Create, compare, and save models via LassoDevelopment, RandomForestDevelopment, and LinearMixedModelDevelopment

What is this?

These classes let one create, compare, and save custom models on varied datasets.

One can do both classification (ie, predict Y or N) as well as regression (ie, predict a numeric field, like cost).

Is any dataset ready for model creation?

Nope. It'll help if you can follow these guidelines:

  • Don't use 0 or 1 for the independent variable when doing classification. Use Y/N instead. The IIF function in T-SQL may help here.
  • Don't pull in test data in this step.

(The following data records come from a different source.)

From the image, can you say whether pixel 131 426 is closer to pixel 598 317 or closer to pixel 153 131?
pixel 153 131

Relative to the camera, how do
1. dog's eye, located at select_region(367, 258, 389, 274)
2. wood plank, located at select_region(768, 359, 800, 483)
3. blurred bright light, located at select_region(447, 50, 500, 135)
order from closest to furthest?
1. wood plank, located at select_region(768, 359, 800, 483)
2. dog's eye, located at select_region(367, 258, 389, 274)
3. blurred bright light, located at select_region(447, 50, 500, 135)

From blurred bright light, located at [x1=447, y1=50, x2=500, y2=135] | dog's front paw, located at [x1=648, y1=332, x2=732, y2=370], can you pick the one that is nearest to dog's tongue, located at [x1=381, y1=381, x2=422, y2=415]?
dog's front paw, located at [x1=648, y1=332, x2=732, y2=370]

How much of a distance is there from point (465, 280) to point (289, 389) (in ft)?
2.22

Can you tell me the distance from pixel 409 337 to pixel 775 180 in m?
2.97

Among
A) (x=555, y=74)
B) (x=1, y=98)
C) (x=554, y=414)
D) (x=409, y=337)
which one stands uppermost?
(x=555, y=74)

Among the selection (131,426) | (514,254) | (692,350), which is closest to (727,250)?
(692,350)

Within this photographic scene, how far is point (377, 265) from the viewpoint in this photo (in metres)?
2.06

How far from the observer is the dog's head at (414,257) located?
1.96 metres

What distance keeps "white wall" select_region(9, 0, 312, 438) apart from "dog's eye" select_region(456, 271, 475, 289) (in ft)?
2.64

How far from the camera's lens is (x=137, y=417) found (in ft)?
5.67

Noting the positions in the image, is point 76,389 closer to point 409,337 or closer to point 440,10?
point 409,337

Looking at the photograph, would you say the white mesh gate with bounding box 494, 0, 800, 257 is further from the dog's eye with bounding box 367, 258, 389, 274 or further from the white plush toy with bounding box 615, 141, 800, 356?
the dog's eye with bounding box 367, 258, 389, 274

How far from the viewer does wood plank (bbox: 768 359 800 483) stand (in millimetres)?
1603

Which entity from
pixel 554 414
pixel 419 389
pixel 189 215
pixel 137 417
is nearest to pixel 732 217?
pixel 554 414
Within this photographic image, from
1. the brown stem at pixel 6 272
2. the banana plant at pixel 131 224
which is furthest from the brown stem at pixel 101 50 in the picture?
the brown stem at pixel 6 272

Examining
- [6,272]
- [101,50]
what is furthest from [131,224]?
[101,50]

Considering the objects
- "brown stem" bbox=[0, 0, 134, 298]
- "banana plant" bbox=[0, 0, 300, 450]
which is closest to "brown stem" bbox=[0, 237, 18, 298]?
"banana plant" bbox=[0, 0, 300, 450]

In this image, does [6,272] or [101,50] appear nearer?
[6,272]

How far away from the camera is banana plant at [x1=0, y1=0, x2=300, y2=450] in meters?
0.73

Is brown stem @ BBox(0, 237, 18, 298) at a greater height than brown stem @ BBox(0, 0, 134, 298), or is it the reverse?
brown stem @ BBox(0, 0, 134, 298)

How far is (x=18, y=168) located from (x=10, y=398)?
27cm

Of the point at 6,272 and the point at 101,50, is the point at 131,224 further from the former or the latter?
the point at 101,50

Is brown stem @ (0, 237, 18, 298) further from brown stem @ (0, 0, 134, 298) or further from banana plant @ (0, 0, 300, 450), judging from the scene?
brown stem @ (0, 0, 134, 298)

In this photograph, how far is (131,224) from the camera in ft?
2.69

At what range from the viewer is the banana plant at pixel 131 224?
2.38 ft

In other words, to compare models, we only want rows that have a known outcome attached to them.

How can I improve my model performance?

  • If you have lots of NULL cells and your data is longitudinal, you may want to try GroupedLOCF.
  • If you think the phenomenon you're trying to predict has a seasonal or diurnal component, you may need some feature engineering.
  • If your data is longitudinal, you may want to try the LinearMixedModelDevelopment (detailed below).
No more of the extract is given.